_Task description_. Lines from the one with "Lily Acrylic Print by Mario Celzner" up to and including the one with "8 Tips Memberi Makan Kucing" are to be copied exactly from the records below, without their pictures.

_Exercise inputs_.
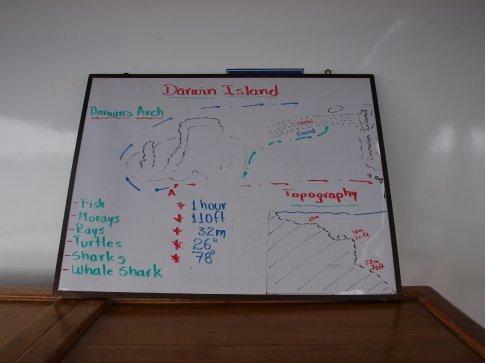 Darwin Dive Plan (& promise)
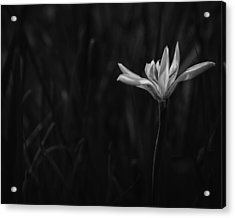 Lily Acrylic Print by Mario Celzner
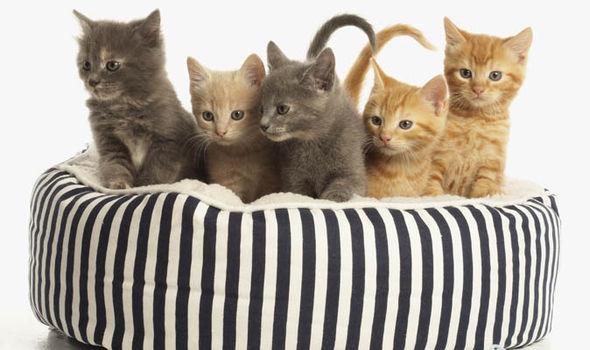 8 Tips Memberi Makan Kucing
* * *
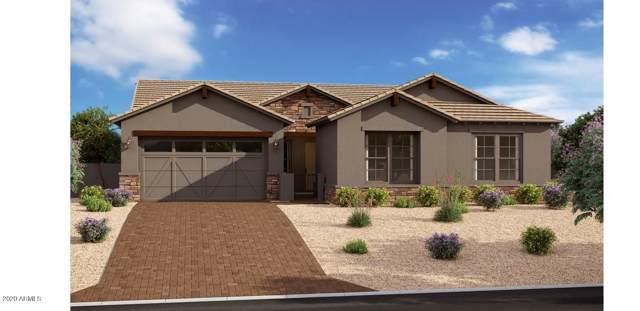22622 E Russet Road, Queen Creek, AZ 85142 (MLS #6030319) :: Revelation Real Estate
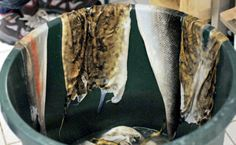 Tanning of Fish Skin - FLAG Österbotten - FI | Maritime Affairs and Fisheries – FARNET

_Exercise output_.
 Lily Acrylic Print by Mario Celzner
 8 Tips Memberi Makan Kucing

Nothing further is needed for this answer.